The best of these papers are models of efforts to transcend such boundaries. They do so by investigating the complex and often contradictory roles of the imperial press by either concentrating on specific periodicals or issues across several periodicals. One example is Dorothy Helly and Helen Callaway’s solidly researched and contextually grounded exploration of diverse voices in the South African press in the decade prior to the Second Anglo-Boer War. It deals brilliantly with the construction of South African and British imperial identity during this crucial period in the history of the Empire. David Finkelstein focuses on roughly the same period and similarly examines images of empire constructed in the pages of Blackwood’s Magazine and the assumptions on which they were based. A fascinating and multi-layered essay by Aled Jones looks at the varied identities of Welsh missionaries in India, many of whom were women, and the ambivalences inherent in their self-perception as well as how they came to be viewed in the context of modern Welsh history. This is representative of the effort by several of the authors included here to explore the formation of national identities within the British-Irish Islands as well as overseas.

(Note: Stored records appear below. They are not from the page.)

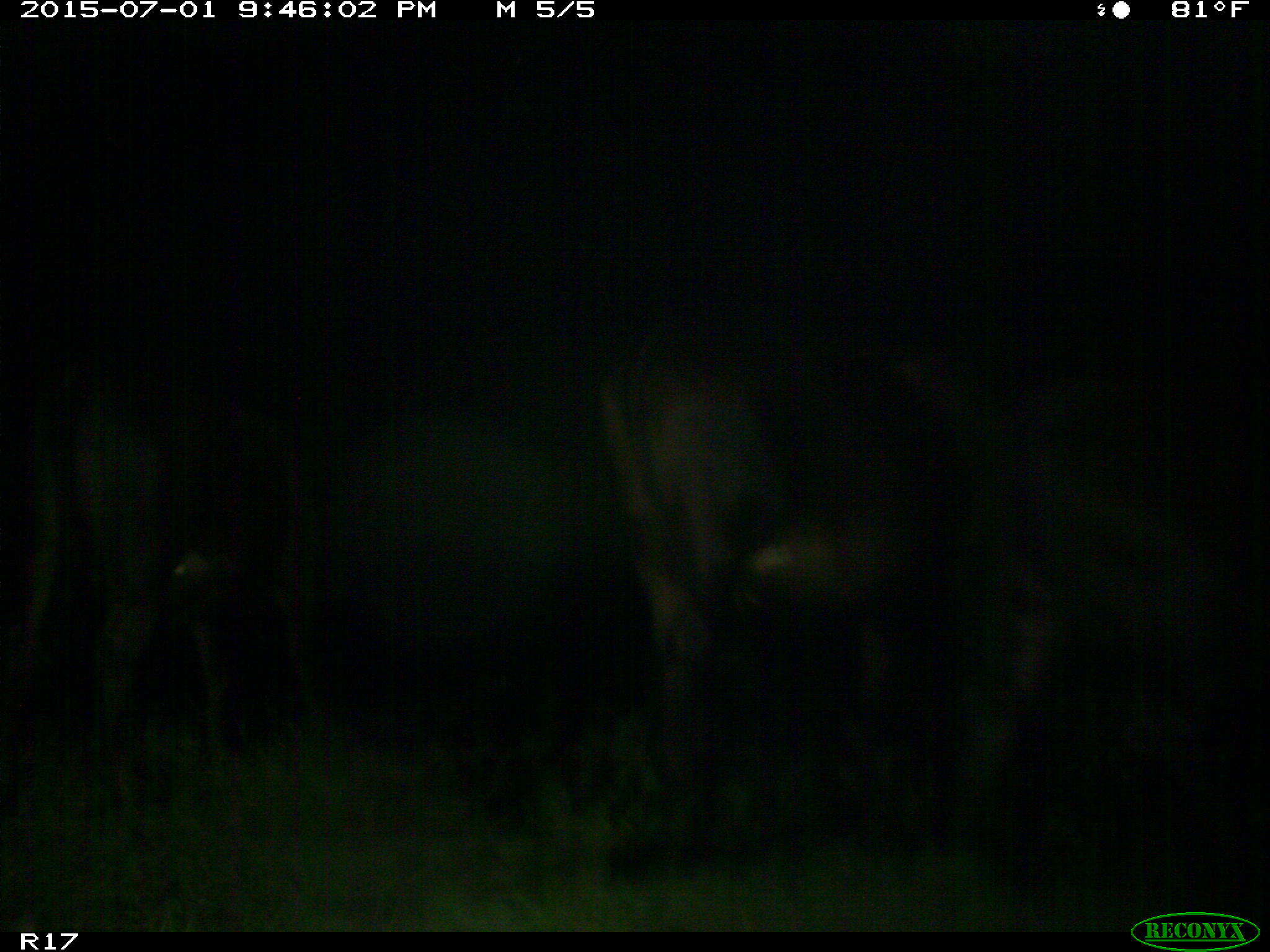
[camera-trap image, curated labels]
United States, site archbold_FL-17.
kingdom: Animalia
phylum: Chordata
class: Mammalia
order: Artiodactyla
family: Bovidae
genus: Bos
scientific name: Bos taurus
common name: domestic cow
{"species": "Bos taurus (domestic cow)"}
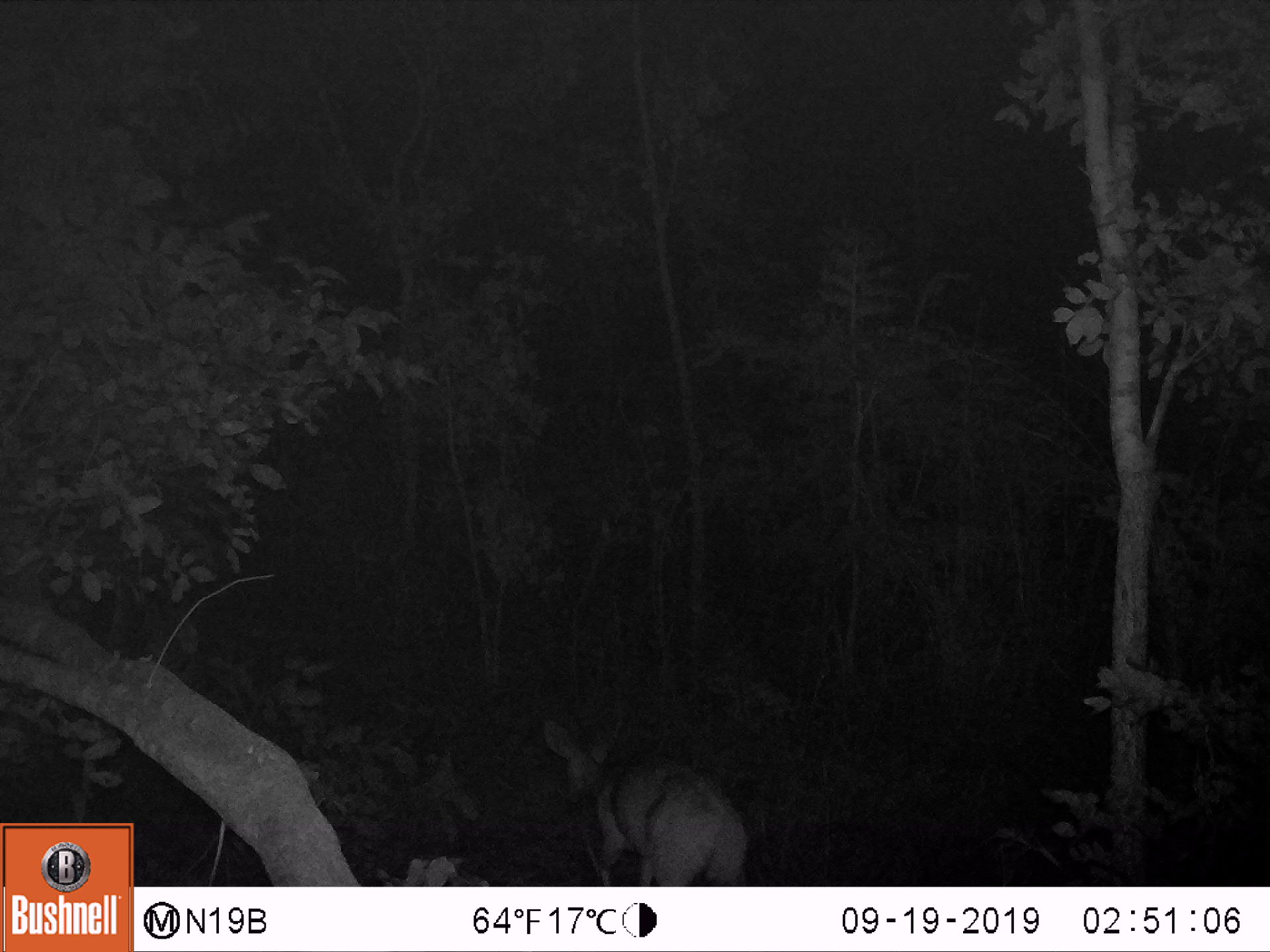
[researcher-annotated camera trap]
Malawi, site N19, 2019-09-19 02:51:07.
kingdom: Animalia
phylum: Chordata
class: Mammalia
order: Artiodactyla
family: Bovidae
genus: Redunca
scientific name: Redunca arundinum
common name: southern reedbuck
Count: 1.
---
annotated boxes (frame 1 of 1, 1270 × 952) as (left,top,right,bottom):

One of the goals of this collection is to fire another shot at the simplicities of traditional “core-periphery” interpretations with examples of the intricacies of “intercoloniality” discernable in imperial history. This is nothing new to most historians of empire, as demonstrated in the outpouring of recent books and articles that reveal just how deeply theory and the insights of other disciplines have informed the writing of this history. But additional studies are always welcome, and collectively the contributors to this volume go far in demonstrating how profitably scholars in different disciplines can examine the ways in which art, history, language, and gender transcend the boundaries of nation and empire.

People both in Britain and the Empire created through the press new and often fluid identities. Identity and “place” are closely interwoven, and one of the great values in this book lies in what it tells us about how the press manufactured an imaginary empire at the same time that it was assumed by most readers to be a transmitter of the “truth” of real events. As an agent of change the press provided a voice for many colonial experiences both to and from readers who existed in both a real and a “virtual” empire. These readers were called upon to make judgments about far away peoples and places described by texts and images they often could scarcely understand.

Julie Codell has done an excellent job of bringing together and editing these twelve essays. The authors included have explored texts in various new ways to illuminate the press as social discourse that reveals much previously overlooked. The book has an excellent bibliography and Fairleigh Dickinson University Press has done a good production job. This book would be a wise acquisition for university libraries and anyone interested in the rapidly growing literature of British imperial studies.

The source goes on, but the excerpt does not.